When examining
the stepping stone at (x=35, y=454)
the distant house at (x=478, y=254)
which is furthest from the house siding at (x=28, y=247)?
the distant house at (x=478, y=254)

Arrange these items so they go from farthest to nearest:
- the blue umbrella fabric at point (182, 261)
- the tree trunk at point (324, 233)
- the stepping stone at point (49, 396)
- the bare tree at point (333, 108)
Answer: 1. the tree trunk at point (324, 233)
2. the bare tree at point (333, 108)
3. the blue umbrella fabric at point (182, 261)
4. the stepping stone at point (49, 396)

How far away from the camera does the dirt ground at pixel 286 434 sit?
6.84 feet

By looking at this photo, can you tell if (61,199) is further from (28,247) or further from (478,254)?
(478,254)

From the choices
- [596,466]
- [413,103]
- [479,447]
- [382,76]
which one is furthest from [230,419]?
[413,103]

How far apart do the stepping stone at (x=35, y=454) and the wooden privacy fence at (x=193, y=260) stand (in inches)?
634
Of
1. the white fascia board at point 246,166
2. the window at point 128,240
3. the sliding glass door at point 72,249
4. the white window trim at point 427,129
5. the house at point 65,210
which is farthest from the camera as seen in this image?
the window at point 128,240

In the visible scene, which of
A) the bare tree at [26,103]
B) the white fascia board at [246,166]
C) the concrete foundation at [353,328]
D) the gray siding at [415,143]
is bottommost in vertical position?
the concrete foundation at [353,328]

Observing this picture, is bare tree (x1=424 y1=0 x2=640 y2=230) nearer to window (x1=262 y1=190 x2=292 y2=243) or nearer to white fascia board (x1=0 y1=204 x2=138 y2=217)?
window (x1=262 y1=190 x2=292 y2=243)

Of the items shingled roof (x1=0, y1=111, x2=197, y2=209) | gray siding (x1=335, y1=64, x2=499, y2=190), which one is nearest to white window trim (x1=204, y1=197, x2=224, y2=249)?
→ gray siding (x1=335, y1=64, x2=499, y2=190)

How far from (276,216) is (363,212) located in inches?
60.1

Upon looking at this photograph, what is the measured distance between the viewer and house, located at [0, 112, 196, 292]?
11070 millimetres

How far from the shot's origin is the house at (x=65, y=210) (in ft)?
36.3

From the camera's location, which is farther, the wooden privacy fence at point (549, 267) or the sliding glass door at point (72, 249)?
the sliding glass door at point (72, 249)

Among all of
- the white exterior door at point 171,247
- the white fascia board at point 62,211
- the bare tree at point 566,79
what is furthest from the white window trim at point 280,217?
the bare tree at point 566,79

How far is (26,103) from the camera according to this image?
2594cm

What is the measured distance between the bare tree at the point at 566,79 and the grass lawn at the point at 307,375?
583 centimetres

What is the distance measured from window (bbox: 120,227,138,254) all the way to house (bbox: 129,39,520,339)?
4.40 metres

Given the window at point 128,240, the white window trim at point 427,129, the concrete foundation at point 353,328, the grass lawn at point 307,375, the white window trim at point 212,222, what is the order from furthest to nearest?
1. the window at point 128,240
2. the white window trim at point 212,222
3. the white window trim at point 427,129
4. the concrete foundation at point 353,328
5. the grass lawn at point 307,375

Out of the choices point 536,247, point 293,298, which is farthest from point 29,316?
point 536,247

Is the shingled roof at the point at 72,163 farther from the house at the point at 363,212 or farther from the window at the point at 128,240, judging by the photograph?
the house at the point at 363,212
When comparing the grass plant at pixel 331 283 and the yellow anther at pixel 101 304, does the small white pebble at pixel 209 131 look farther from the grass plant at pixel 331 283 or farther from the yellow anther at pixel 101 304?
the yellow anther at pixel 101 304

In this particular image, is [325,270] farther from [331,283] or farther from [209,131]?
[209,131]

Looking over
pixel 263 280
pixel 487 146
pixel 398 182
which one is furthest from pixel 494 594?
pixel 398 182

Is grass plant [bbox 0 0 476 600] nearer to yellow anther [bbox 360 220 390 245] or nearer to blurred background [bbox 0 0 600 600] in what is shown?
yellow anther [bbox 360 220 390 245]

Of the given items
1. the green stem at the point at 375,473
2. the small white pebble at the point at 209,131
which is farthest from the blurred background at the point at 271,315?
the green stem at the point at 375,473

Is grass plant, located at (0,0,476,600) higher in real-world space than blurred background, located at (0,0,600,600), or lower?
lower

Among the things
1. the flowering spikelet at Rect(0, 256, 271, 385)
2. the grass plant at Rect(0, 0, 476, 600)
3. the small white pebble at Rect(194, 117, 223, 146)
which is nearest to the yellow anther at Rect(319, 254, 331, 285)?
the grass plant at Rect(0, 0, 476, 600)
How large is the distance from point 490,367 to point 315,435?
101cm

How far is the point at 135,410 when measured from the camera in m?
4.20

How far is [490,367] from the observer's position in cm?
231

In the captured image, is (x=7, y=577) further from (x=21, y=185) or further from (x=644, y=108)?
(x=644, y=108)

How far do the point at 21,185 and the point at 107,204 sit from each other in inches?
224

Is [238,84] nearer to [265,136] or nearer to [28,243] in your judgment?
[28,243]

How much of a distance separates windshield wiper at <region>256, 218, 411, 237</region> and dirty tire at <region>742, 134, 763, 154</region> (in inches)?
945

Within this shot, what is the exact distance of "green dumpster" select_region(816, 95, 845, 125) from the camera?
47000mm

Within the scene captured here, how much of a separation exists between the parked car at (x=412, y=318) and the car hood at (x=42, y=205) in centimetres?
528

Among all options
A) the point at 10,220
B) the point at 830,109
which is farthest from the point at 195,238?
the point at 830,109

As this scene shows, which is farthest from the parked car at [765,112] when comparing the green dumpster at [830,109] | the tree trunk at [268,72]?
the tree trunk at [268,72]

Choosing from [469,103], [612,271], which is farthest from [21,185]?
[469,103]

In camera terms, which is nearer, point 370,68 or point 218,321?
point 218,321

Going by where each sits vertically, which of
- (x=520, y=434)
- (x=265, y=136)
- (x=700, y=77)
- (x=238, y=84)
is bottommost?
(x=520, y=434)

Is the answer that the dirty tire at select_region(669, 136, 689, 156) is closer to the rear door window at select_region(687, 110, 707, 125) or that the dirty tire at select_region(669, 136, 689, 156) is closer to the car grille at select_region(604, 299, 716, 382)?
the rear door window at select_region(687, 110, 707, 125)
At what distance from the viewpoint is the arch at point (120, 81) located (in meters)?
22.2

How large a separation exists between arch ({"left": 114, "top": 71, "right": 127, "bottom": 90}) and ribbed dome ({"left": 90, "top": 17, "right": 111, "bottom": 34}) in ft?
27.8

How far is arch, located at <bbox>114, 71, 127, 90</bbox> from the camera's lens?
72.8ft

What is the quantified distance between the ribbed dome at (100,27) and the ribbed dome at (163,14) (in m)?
========
* _SHORT TASK_
Rewrite all the lines above, replacing "bottommost" with "lowest" everywhere it appears and keeping everything else unchanged.

* _WRITTEN ANSWER_
When examining
the stepping stone at (x=35, y=454)
the distant house at (x=478, y=254)
which is furthest from the house siding at (x=28, y=247)?
the distant house at (x=478, y=254)

Arrange these items so they go from farthest to nearest:
- the blue umbrella fabric at point (182, 261)
- the tree trunk at point (324, 233)
- the stepping stone at point (49, 396)
- the bare tree at point (333, 108)
Answer: 1. the tree trunk at point (324, 233)
2. the bare tree at point (333, 108)
3. the blue umbrella fabric at point (182, 261)
4. the stepping stone at point (49, 396)

How far away from the camera does the dirt ground at pixel 286 434 sit?
6.84 feet

By looking at this photo, can you tell if (61,199) is further from (28,247) or further from (478,254)?
(478,254)

From the choices
- [596,466]
- [413,103]
- [479,447]
- [382,76]
which one is furthest from [230,419]?
[413,103]

How far apart do the stepping stone at (x=35, y=454) and the wooden privacy fence at (x=193, y=260) stand (in inches)?
634
Of
1. the white fascia board at point 246,166
2. the window at point 128,240
3. the sliding glass door at point 72,249
4. the white window trim at point 427,129
5. the house at point 65,210
which is farthest from the camera as seen in this image?
the window at point 128,240

In the visible scene, which of
A) the bare tree at [26,103]
B) the white fascia board at [246,166]
C) the concrete foundation at [353,328]
D) the gray siding at [415,143]
is lowest in vertical position?
the concrete foundation at [353,328]

Observing this picture, is bare tree (x1=424 y1=0 x2=640 y2=230) nearer to window (x1=262 y1=190 x2=292 y2=243) or nearer to white fascia board (x1=0 y1=204 x2=138 y2=217)?
window (x1=262 y1=190 x2=292 y2=243)

Of the items shingled roof (x1=0, y1=111, x2=197, y2=209) | gray siding (x1=335, y1=64, x2=499, y2=190), which one is nearest to white window trim (x1=204, y1=197, x2=224, y2=249)?
→ gray siding (x1=335, y1=64, x2=499, y2=190)

How far from (276,216) is (363,212) located in inches?
60.1

Upon looking at this photograph, what is the measured distance between the viewer and house, located at [0, 112, 196, 292]?
11070 millimetres

How far from the shot's origin is the house at (x=65, y=210) (in ft)?
36.3

From the camera's location, which is farther, the wooden privacy fence at point (549, 267) or the sliding glass door at point (72, 249)?
the sliding glass door at point (72, 249)

Among all of
- the white exterior door at point 171,247
- the white fascia board at point 62,211
- the bare tree at point 566,79
what is furthest from the white window trim at point 280,217?
the bare tree at point 566,79

How far is (26,103) from the camera according to this image?
2594cm

What is the measured distance between the bare tree at the point at 566,79 and the grass lawn at the point at 307,375?
583 centimetres

What is the distance measured from window (bbox: 120,227,138,254) all the way to house (bbox: 129,39,520,339)?
4.40 metres

Given the window at point 128,240, the white window trim at point 427,129, the concrete foundation at point 353,328, the grass lawn at point 307,375, the white window trim at point 212,222, what is the order from furthest to nearest?
1. the window at point 128,240
2. the white window trim at point 212,222
3. the white window trim at point 427,129
4. the concrete foundation at point 353,328
5. the grass lawn at point 307,375

Out of the choices point 536,247, point 293,298, which is farthest from point 29,316?
point 536,247

Is the shingled roof at the point at 72,163 farther from the house at the point at 363,212 or farther from the window at the point at 128,240, judging by the photograph?
the house at the point at 363,212
When comparing the grass plant at pixel 331 283 and the yellow anther at pixel 101 304, does the small white pebble at pixel 209 131 look farther from the grass plant at pixel 331 283 or farther from the yellow anther at pixel 101 304?
the yellow anther at pixel 101 304

In this particular image, is [325,270] farther from [331,283] or farther from [209,131]?
[209,131]

Looking over
pixel 263 280
pixel 487 146
pixel 398 182
which one is furthest from pixel 494 594?
pixel 398 182

Is grass plant [bbox 0 0 476 600] nearer to yellow anther [bbox 360 220 390 245] or nearer to blurred background [bbox 0 0 600 600] in what is shown?
yellow anther [bbox 360 220 390 245]

Of the given items
1. the green stem at the point at 375,473
2. the small white pebble at the point at 209,131
which is farthest from the blurred background at the point at 271,315?
the green stem at the point at 375,473

Is grass plant, located at (0,0,476,600) higher in real-world space than blurred background, located at (0,0,600,600), or lower?
lower

Among the things
1. the flowering spikelet at Rect(0, 256, 271, 385)
2. the grass plant at Rect(0, 0, 476, 600)
3. the small white pebble at Rect(194, 117, 223, 146)
which is nearest to the yellow anther at Rect(319, 254, 331, 285)?
the grass plant at Rect(0, 0, 476, 600)
How large is the distance from point 490,367 to point 315,435?
101cm

How far is the point at 135,410 when measured from the camera in m?
4.20

How far is [490,367] from the observer's position in cm?
231

In the captured image, is (x=7, y=577) further from (x=21, y=185) or further from (x=644, y=108)?
(x=644, y=108)

How far do the point at 21,185 and the point at 107,204 sit from each other in inches?
224

Is [238,84] nearer to [265,136] or nearer to [28,243] in your judgment?
[28,243]

How much of a distance separates windshield wiper at <region>256, 218, 411, 237</region> and dirty tire at <region>742, 134, 763, 154</region> (in inches)?
945

Within this shot, what is the exact distance of "green dumpster" select_region(816, 95, 845, 125) from the camera?
47000mm

Within the scene captured here, how much of a separation exists between the parked car at (x=412, y=318) and the car hood at (x=42, y=205) in centimetres?
528

Among all options
A) the point at 10,220
B) the point at 830,109
which is farthest from the point at 195,238?
the point at 830,109

As this scene shows, which is farthest from the parked car at [765,112] when comparing the green dumpster at [830,109] | the tree trunk at [268,72]?
the tree trunk at [268,72]

Choosing from [469,103], [612,271], which is farthest from [21,185]?
[469,103]

In camera terms, which is nearer, point 370,68 or point 218,321?
point 218,321

Going by where each sits vertically, which of
- (x=520, y=434)
- (x=265, y=136)
- (x=700, y=77)
- (x=238, y=84)
is lowest?
(x=520, y=434)

Is the answer that the dirty tire at select_region(669, 136, 689, 156) is closer to the rear door window at select_region(687, 110, 707, 125) or that the dirty tire at select_region(669, 136, 689, 156) is closer to the car grille at select_region(604, 299, 716, 382)?
the rear door window at select_region(687, 110, 707, 125)
At what distance from the viewpoint is the arch at point (120, 81) located (in meters)?
22.2

How large a separation exists between arch ({"left": 114, "top": 71, "right": 127, "bottom": 90}) and ribbed dome ({"left": 90, "top": 17, "right": 111, "bottom": 34}) in ft?
27.8

How far is arch, located at <bbox>114, 71, 127, 90</bbox> from the camera's lens?
72.8ft

What is the quantified distance between the ribbed dome at (100,27) and the ribbed dome at (163,14) (in m)?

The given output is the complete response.